Pour l’apprenti-chauffeur, Madou, le trajet entre Sévaré et Bandiagara n’a jamais été aussi long. Le jeune homme confie que la route est dangereuse. Infestée de bandits, la zone échappe à tout contrôle militaire, dit-il. Une attaque est possible à n’importe quel endroit à partir de la sortie de Sévaré.
Le passager Georges Guindo fréquente cette route une fois par mois pour alimenter son petit commerce dans un petit village niché au flanc d’une colline entre Sévaré et Bandiagara. « Nous ne savons plus quoi faire. Même s’il y a des assaillants, nous ne pouvons pas arrêter de vivre. Heureusement que les chasseurs traditionnels font de leur mieux pour assurer la sécurité sur le plateau Dogon », témoigne le voyageur.

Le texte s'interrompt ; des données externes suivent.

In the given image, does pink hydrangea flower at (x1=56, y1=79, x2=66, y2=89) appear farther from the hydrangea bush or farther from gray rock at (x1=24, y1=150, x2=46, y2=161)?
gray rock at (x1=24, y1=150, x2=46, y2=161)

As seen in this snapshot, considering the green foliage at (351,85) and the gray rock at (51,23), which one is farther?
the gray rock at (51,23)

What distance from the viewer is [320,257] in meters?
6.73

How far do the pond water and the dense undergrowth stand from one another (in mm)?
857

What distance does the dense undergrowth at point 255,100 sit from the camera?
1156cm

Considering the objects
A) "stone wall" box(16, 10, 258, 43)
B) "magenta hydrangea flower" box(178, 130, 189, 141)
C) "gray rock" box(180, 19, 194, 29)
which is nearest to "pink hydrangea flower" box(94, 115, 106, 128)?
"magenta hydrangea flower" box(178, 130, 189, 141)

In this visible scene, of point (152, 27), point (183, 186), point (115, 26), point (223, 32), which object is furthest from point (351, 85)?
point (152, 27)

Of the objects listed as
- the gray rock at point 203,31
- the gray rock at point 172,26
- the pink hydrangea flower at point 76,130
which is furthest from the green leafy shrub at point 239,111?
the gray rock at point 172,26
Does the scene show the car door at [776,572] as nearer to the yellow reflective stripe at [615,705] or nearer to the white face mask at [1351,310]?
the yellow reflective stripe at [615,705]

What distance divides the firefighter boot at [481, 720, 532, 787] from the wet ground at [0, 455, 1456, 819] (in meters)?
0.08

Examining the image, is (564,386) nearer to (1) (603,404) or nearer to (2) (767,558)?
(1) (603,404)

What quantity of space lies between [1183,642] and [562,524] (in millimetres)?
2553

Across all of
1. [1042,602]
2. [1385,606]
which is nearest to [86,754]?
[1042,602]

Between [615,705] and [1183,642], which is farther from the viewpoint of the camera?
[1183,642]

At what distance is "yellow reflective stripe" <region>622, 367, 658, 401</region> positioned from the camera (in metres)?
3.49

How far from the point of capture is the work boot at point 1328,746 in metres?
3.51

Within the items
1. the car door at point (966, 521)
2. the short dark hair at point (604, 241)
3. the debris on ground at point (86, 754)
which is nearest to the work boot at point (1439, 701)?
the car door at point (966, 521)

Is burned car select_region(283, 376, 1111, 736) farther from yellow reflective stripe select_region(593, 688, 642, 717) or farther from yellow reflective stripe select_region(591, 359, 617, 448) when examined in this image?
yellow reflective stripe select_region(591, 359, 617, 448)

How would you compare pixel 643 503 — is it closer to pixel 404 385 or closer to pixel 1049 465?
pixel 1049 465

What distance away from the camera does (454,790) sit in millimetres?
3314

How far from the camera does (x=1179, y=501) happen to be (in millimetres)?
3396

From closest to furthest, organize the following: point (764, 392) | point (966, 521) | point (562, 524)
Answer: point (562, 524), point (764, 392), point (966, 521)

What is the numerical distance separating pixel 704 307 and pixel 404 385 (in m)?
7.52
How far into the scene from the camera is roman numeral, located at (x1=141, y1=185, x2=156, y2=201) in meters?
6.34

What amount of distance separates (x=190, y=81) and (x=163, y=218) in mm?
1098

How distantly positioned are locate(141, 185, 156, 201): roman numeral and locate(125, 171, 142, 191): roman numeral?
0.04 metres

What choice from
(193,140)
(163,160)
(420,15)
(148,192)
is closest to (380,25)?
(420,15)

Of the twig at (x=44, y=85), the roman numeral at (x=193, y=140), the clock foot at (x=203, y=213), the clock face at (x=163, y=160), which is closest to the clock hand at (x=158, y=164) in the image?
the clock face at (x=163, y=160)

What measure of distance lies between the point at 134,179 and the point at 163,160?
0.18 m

TAXE ILLÉGALE. Dans le véhicule, la peur se lit sur les visages. « On peut sauter sur une mine. On a surtout peur de ça », craint l’apprenti. Le jeune Madou, 18 ans, a déjà été témoin oculaire d’une attaque. Il raconte qu’il y a quelques semaines, entre Koro et Bandiagara, des individus armés ont tendu une embuscade au véhicule de son patron. Immobilisé, le véhicule de transport a été conduit à quelques encablures de la route, entre deux collines où étaient déjà attachés des passagers de deux autres véhicules. Les bandits n’étaient que quatre mais armés jusqu’aux dents, a constaté le jeune apprenti. Obligés de se mettre à plat ventre, tous les passagers ont été dépossédés de leurs biens. Un cadavre gisait dans son sang. Le défunt aurait refusé de laisser un gros paquet d’argent entre les mains des bandits.
Toujours, selon l’apprenti Madou, les combattants des groupes d’autodéfense obligent souvent les véhicules à s’arrêter et procèdent au contrôle des passagers. « Ils ont même des postes de contrôle dans la brousse là-bas », témoigne notre interlocuteur qui déplore que ces combattants font payer des taxes par les transporteurs. Les camions peuvent débourser jusqu’à 10.000 Fcfa.
Un responsable des douanes de la région confirme cette perception illégale et ajoute que les combattants entretiennent aussi des réseaux de contrebande de marchandises.
Dans une station-service, nous croisons un habitant venu s’approvisionner en carburant. « Nous sommes sur le qui-vive. En toute réalité, nous avons la peur au ventre. Le drame peut arriver ici et tout de suite sans que nous ne soyons sûrs d’être sauvés. Personne n’est en sécurité », confie l’automobiliste, résumant le sentiment largement partagé ici. L’homme a son analyse sur la situation. « En réalité, nous sommes victimes d’un complot international. Donc, c’est à l’international qu’il faut dénouer la corde. Seul, le Mali ne peut pas. »
Cet avis est loin d’être isolé aujourd’hui parmi nos compatriotes. Mais puisqu’il ne faut négliger aucune piste pour trouver une voie de sortie de l’ornière, nous ne devons pas perdre de vue aussi notre propre responsabilité dans le pourrissement de la crise qui accable le pays depuis bientôt une décennie.